The album was not released on compact disc until 1997, as a result of a licensing deal between Rykodisc (at the time the licensee for all of Zappa's other albums from the Zappa Family Trust (ZFT), numbering over 60 titles) and MGM allowing them to re-release numerous rare movie-musical soundtracks on CD. With the addition of this title, Ryko was finally able to offer the complete catalog of official Zappa recordings, as numerous legal proceedings both during Zappa's lifetime and afterwards failed to cede ownership of the rights and tapes to ZFT. That 2-CD edition, now out of print, contained extensive liner notes and artwork as well as a small poster for the film, as well as bonus tracks consisting of radio promos for the film and the single edit of the song "Magic Fingers".

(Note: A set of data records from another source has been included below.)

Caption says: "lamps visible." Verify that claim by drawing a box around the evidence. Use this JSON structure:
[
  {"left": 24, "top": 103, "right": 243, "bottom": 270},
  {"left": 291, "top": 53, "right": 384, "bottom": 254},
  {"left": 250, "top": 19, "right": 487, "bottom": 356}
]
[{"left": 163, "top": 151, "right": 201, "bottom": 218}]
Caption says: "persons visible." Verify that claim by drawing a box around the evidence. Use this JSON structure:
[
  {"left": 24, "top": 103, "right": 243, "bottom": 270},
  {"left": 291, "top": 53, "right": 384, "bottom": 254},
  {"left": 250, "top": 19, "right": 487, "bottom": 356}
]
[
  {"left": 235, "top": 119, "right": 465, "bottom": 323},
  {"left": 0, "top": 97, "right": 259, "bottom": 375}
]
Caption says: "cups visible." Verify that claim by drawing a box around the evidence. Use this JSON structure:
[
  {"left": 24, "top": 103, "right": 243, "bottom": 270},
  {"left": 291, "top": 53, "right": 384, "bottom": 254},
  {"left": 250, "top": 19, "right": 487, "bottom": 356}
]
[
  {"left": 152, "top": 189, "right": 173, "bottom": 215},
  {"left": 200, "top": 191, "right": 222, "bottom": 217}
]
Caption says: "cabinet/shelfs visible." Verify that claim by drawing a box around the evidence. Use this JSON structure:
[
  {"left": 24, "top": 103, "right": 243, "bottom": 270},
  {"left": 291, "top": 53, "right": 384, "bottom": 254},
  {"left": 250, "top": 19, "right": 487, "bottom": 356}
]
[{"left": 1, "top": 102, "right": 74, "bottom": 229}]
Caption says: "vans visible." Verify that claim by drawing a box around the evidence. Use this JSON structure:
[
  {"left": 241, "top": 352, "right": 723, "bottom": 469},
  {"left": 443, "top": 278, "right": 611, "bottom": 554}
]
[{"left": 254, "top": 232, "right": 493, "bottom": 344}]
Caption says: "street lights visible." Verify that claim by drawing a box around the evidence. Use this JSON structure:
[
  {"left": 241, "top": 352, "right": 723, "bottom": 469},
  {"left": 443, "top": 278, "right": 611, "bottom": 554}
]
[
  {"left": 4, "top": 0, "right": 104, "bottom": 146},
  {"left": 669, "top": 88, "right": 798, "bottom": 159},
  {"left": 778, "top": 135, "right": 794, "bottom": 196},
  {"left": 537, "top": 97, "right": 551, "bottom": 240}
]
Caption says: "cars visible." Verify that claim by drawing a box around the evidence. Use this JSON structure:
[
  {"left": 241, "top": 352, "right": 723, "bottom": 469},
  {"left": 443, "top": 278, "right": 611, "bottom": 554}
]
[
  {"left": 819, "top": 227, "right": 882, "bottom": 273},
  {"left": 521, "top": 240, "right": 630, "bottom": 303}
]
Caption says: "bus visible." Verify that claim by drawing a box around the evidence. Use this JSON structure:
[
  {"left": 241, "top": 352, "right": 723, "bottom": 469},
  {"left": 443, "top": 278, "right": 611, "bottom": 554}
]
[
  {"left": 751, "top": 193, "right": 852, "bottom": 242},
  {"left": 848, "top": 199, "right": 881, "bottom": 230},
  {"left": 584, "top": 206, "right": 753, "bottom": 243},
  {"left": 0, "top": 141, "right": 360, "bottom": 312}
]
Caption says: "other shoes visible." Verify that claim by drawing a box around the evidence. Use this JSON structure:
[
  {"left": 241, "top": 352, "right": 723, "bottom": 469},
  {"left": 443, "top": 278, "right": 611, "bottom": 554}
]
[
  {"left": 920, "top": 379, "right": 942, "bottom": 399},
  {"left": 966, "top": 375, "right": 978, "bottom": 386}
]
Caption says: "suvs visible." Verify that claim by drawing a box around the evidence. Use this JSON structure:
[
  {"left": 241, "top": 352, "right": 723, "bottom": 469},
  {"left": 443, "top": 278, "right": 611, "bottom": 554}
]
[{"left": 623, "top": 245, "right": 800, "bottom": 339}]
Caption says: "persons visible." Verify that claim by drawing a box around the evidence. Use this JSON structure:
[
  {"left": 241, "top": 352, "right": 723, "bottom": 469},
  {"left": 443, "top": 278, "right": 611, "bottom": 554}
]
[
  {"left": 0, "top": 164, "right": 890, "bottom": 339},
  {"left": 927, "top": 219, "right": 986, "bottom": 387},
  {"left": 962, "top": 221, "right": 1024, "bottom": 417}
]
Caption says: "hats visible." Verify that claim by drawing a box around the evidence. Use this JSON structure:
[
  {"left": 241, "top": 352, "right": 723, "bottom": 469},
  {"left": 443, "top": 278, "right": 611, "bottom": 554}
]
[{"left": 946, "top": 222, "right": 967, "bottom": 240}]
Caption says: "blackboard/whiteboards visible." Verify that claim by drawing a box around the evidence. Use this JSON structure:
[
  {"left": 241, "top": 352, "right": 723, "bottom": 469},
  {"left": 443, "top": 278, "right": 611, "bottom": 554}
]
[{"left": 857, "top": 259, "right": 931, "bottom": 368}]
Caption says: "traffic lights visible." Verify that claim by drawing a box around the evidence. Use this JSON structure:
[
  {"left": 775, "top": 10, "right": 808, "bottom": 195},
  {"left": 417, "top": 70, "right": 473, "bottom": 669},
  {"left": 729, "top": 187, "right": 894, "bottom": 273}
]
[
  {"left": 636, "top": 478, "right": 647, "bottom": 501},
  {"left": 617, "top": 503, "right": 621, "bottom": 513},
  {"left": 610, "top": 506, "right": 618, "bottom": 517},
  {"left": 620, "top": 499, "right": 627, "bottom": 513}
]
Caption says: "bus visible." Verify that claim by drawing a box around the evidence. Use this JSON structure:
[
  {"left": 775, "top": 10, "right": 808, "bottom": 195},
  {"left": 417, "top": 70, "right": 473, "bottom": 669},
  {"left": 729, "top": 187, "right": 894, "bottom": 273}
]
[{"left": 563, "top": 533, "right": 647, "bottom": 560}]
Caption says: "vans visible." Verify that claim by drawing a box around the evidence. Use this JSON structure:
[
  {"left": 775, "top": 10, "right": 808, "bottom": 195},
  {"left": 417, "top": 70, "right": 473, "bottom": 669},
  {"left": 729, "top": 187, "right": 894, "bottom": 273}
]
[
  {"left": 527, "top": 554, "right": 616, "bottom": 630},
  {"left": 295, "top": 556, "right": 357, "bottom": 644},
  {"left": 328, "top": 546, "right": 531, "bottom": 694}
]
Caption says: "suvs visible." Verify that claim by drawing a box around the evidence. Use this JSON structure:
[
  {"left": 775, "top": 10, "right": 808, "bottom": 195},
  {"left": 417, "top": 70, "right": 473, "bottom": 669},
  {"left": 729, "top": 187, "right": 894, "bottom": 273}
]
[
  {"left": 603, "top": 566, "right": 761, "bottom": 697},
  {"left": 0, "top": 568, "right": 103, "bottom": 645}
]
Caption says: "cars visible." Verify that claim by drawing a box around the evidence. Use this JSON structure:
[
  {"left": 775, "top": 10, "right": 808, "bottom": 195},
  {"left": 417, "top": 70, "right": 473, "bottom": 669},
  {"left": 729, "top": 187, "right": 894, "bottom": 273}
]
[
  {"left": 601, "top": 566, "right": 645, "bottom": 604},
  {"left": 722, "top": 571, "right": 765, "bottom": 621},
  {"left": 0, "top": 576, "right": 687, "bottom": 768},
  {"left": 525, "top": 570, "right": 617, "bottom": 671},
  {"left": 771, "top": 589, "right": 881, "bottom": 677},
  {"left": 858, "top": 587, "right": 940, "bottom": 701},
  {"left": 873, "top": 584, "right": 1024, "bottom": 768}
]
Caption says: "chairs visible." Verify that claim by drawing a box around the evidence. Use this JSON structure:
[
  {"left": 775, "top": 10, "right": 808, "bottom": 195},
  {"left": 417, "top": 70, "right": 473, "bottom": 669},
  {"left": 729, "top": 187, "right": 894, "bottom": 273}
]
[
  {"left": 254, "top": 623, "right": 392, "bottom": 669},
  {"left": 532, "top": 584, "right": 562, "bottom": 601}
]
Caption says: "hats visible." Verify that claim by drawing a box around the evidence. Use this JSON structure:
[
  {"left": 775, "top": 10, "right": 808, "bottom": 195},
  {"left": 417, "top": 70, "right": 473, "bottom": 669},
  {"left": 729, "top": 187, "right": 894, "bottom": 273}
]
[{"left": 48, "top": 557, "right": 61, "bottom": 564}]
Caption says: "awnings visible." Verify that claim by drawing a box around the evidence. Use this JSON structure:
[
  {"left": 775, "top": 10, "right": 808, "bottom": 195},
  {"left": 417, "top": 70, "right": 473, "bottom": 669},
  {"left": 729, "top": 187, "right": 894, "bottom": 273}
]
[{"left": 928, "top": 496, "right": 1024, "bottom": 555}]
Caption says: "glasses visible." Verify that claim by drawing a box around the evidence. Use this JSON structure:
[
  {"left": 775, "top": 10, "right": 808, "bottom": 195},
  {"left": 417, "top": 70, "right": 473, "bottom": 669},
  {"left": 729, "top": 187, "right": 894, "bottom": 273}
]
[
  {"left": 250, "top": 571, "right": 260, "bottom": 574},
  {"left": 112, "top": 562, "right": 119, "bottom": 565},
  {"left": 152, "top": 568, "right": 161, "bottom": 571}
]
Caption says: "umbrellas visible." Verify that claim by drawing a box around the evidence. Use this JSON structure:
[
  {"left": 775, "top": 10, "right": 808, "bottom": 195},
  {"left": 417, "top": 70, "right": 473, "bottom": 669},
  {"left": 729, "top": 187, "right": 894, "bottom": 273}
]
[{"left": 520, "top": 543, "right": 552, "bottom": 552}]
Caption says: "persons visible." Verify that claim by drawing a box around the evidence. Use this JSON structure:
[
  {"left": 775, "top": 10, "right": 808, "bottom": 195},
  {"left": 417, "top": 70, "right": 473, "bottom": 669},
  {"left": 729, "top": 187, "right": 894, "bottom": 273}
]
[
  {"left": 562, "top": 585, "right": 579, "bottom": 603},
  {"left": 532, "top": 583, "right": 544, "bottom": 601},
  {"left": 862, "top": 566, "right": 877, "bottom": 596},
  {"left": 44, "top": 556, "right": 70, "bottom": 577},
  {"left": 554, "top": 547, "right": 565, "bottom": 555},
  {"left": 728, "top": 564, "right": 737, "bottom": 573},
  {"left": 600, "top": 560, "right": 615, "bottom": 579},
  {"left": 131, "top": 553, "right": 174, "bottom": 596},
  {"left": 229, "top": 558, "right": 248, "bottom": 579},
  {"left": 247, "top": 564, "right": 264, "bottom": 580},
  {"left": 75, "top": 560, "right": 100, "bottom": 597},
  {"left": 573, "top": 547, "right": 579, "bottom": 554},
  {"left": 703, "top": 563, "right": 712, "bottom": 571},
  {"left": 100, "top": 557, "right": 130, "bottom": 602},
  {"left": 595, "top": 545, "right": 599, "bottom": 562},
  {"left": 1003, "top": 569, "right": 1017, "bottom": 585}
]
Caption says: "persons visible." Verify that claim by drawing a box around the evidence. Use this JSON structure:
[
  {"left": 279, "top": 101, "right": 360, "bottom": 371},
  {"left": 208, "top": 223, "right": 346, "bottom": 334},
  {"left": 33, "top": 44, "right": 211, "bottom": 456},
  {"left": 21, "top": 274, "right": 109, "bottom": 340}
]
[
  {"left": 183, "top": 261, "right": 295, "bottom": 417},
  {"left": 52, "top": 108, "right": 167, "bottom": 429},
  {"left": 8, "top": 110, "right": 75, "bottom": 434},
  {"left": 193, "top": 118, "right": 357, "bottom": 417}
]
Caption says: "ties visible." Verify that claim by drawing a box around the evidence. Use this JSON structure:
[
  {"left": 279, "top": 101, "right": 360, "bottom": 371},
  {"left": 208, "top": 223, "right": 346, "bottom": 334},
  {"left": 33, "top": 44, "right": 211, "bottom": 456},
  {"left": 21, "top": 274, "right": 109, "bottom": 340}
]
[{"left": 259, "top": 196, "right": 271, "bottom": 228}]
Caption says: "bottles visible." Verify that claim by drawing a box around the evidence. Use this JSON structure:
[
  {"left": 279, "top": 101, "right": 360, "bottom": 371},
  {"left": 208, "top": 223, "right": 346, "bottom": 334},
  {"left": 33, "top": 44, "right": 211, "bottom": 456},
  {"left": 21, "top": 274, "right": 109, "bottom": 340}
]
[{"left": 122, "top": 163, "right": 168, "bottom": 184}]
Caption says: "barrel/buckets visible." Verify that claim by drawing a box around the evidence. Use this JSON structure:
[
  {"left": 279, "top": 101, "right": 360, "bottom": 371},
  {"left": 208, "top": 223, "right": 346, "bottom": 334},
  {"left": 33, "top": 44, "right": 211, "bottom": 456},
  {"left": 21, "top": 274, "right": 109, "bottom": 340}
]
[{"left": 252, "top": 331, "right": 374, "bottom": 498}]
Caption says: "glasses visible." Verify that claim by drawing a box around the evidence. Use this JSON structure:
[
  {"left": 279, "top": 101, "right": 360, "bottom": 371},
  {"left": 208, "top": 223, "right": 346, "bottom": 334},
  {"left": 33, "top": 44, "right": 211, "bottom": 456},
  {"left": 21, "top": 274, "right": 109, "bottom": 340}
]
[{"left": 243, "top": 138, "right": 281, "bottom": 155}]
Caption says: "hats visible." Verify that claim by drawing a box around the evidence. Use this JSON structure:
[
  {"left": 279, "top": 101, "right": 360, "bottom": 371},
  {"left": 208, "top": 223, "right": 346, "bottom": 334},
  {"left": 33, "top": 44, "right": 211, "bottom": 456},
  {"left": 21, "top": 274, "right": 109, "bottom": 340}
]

Though many Zappa fans consider this album a key recording of the period, it was deemed by some music critics to be a peripheral album. AllMusic's Richie Unterberger critiqued what he referred to as the "growing tendency to deploy the smutty, cheap humor that would soon dominate much of Zappa's work", but said that "Those who like his late-'60s/early-'70s work [...] will probably like this fine".

==Legacy==
After 200 Motels, the band went on tour; the live album Just Another Band From L.A. included the 20-minute track "Billy the Mountain", Zappa's satire on rock opera set in Southern California. This track was representative of the band's theatrical performances in which songs were used to build up sketches based on 200 Motels scenes as well as new situations often portraying the band members' sexual encounters on the road.

A show was produced in 2018 in France (Festival Musica Strasbourg and Philharmonie de Paris), staged by Antoine Gindt and conducted by Léo Warynski. This production was revivaled in Opéra de Nice in December 2023.